%%
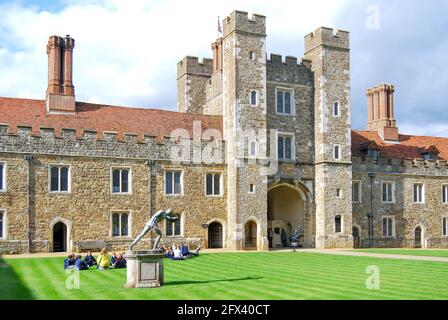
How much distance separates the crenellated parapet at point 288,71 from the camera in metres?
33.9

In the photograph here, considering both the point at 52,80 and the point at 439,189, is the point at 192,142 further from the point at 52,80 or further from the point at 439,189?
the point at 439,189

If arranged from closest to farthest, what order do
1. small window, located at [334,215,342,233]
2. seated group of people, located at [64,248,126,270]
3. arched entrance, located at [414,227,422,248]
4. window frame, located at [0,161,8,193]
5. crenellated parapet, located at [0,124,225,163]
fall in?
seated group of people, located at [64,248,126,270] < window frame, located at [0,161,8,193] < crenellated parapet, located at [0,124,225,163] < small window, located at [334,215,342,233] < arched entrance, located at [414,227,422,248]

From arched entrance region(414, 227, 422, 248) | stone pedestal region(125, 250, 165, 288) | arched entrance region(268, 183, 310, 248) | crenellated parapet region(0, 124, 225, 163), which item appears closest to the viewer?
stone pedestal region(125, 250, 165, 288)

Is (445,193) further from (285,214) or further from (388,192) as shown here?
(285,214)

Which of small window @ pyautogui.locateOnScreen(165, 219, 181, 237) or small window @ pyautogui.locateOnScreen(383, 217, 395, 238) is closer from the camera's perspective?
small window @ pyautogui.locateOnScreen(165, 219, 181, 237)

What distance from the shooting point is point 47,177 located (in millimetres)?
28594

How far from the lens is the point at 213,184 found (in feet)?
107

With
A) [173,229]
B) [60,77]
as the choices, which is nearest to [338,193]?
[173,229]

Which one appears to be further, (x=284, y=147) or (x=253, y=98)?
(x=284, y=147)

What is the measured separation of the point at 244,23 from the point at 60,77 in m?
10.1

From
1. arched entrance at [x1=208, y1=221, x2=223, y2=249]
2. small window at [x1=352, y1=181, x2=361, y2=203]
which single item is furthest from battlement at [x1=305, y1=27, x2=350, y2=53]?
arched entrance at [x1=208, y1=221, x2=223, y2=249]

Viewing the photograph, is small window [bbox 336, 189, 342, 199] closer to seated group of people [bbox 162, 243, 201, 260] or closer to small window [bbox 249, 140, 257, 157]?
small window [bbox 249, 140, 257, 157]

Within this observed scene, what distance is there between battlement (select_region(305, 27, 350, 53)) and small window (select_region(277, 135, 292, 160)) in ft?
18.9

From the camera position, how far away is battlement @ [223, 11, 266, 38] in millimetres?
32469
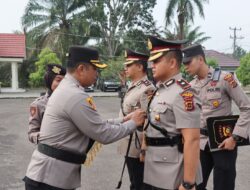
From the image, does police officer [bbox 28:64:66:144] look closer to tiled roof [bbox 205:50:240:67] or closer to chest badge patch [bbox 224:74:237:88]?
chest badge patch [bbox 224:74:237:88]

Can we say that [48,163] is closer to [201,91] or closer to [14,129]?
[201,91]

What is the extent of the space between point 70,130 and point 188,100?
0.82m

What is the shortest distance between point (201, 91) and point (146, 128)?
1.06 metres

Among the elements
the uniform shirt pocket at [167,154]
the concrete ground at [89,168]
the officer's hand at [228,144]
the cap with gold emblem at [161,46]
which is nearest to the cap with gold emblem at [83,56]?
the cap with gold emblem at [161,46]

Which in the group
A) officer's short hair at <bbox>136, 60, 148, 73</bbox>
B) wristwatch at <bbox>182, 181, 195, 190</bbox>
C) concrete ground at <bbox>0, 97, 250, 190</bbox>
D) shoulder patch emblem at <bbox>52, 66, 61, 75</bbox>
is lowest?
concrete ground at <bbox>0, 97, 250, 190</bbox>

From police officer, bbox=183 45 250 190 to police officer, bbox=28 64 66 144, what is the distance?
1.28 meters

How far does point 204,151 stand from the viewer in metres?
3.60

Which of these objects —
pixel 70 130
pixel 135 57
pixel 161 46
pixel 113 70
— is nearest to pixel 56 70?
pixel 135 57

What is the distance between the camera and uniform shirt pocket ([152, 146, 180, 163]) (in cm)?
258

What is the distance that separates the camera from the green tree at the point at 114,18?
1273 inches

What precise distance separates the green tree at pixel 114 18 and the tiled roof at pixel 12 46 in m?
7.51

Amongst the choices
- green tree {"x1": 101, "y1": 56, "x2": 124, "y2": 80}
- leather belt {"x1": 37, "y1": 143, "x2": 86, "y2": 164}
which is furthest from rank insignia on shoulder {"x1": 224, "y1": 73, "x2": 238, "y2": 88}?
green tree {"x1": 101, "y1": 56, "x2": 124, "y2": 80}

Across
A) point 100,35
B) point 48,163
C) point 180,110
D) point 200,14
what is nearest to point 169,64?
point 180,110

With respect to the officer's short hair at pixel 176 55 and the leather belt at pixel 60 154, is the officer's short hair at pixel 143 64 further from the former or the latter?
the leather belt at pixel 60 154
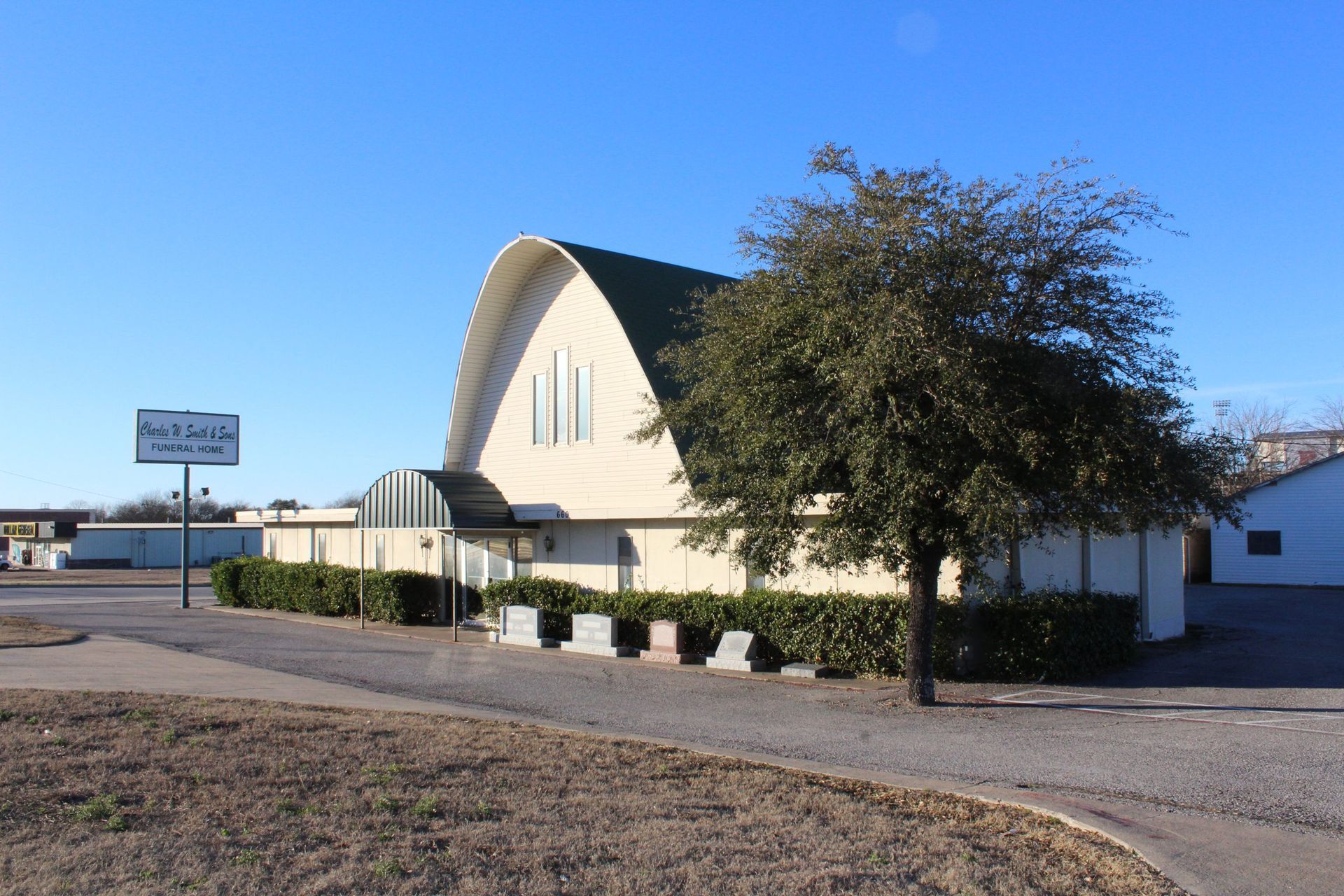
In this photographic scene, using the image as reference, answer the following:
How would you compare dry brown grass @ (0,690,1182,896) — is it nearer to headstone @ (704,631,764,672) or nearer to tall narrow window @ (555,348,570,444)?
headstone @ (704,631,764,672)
%%
%%
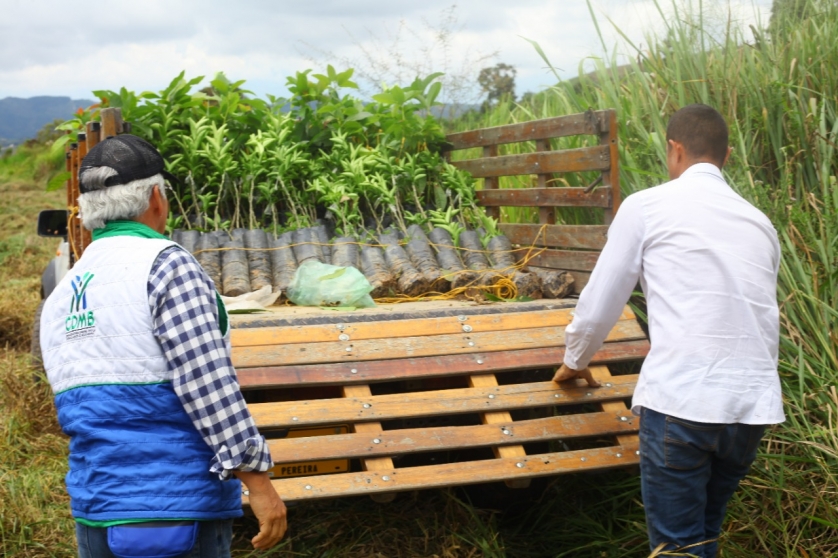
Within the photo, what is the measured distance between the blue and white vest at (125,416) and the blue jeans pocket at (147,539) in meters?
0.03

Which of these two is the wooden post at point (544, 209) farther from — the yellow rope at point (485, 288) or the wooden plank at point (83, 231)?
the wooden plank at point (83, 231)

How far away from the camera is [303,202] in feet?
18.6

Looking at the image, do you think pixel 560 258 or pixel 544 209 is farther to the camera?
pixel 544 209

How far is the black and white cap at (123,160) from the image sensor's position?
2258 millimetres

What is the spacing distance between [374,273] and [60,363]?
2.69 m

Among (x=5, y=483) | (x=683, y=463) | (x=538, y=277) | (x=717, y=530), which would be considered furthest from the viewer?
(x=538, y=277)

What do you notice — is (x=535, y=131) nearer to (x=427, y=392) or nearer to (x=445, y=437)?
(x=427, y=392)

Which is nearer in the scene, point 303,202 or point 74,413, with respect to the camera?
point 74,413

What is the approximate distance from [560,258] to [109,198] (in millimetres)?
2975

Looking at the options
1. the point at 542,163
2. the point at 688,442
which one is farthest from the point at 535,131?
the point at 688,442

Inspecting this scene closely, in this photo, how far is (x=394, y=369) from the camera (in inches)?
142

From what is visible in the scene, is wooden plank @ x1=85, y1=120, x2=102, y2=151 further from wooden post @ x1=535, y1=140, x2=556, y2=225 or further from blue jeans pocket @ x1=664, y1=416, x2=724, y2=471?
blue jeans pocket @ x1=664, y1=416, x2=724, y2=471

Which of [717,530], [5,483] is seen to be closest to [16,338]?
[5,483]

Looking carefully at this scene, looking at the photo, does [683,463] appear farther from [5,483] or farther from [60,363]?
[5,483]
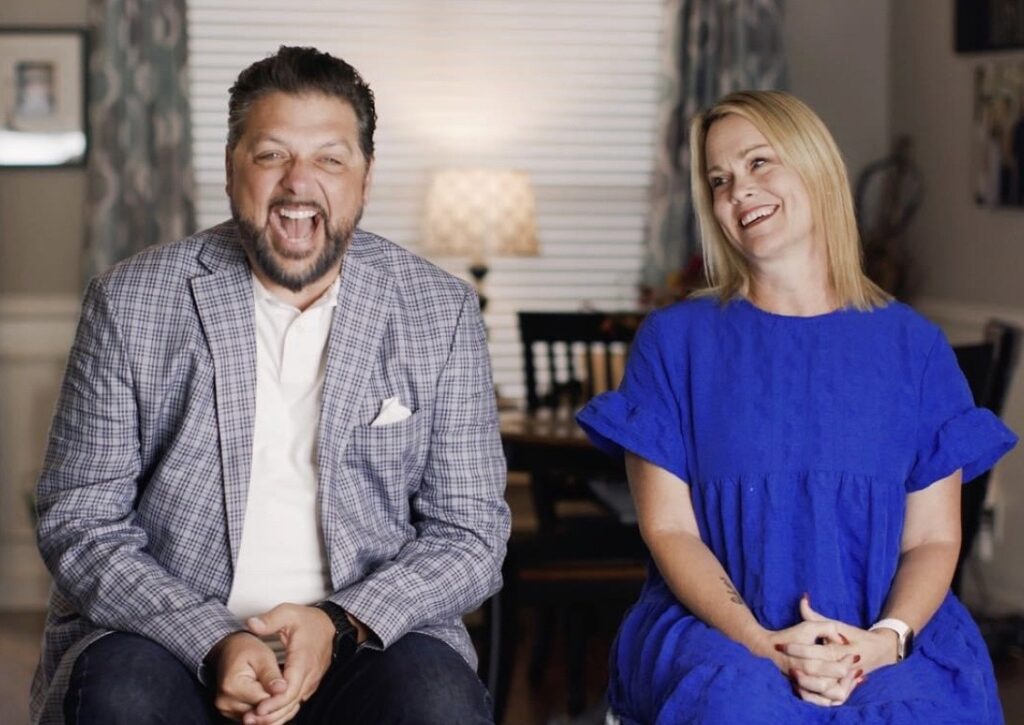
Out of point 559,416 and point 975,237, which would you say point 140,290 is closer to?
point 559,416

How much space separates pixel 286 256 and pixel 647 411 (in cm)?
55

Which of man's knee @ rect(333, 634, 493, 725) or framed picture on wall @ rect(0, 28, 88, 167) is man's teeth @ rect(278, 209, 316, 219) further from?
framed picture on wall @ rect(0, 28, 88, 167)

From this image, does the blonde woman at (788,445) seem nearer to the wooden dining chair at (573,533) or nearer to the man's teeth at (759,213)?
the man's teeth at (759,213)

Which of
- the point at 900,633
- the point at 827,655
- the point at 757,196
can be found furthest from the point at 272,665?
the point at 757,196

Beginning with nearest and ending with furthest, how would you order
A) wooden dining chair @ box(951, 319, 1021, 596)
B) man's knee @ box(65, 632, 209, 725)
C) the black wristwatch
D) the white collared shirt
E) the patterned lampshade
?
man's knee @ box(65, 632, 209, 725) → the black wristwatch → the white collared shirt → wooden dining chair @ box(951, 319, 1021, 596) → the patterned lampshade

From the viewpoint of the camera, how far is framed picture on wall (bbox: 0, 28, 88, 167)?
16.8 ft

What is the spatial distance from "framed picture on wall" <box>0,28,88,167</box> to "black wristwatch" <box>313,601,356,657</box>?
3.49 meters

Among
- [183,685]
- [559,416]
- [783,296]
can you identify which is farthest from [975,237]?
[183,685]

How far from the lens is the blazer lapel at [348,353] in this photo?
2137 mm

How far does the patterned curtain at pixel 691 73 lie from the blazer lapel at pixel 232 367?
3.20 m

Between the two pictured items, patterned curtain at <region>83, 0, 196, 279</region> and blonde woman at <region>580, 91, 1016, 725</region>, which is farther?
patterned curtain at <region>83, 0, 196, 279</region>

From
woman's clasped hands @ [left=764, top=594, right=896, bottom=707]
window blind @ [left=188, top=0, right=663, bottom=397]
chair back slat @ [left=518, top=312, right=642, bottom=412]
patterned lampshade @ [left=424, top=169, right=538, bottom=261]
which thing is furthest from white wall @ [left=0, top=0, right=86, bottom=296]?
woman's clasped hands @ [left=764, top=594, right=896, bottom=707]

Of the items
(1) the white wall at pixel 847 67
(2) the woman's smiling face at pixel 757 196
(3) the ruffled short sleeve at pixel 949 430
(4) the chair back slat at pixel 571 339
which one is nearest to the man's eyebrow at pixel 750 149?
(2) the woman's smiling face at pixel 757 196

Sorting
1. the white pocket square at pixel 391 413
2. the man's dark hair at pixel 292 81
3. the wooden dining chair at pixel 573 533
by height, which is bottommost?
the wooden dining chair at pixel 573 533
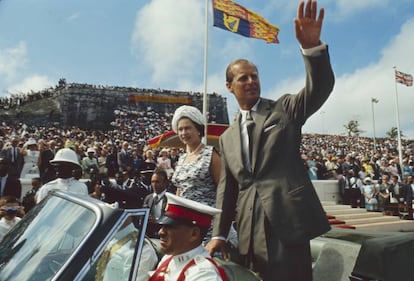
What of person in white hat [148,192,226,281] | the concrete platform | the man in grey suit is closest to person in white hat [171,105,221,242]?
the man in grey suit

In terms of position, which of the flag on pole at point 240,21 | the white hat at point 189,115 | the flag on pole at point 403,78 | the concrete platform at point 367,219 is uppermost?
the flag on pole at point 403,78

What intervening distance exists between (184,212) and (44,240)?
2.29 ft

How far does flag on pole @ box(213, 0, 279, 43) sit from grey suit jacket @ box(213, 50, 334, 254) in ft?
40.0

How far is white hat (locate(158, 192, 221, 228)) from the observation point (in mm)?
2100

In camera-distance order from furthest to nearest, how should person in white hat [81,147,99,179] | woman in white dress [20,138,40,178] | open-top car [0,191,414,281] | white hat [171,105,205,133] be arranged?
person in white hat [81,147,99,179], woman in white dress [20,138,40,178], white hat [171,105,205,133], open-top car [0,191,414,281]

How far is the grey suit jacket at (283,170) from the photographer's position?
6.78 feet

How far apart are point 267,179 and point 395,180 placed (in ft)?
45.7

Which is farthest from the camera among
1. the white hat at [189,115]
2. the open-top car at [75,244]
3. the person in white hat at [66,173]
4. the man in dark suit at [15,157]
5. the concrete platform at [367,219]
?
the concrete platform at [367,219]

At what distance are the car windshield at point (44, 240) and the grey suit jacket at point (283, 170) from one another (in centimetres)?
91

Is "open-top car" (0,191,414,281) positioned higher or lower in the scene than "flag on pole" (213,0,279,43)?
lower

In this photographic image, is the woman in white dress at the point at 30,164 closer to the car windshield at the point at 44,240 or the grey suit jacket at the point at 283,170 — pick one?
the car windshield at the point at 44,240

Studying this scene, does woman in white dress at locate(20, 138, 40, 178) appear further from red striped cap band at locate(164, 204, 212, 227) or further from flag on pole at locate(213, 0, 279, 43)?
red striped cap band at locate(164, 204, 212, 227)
%%
Find each line in the records that contains the string "leather", matching case exactly, and copy those lines.

### Written answer:
- leather belt {"x1": 37, "y1": 143, "x2": 86, "y2": 164}
With respect to the officer's short hair at pixel 176 55 and the leather belt at pixel 60 154, is the officer's short hair at pixel 143 64 further from the former or the latter?
the leather belt at pixel 60 154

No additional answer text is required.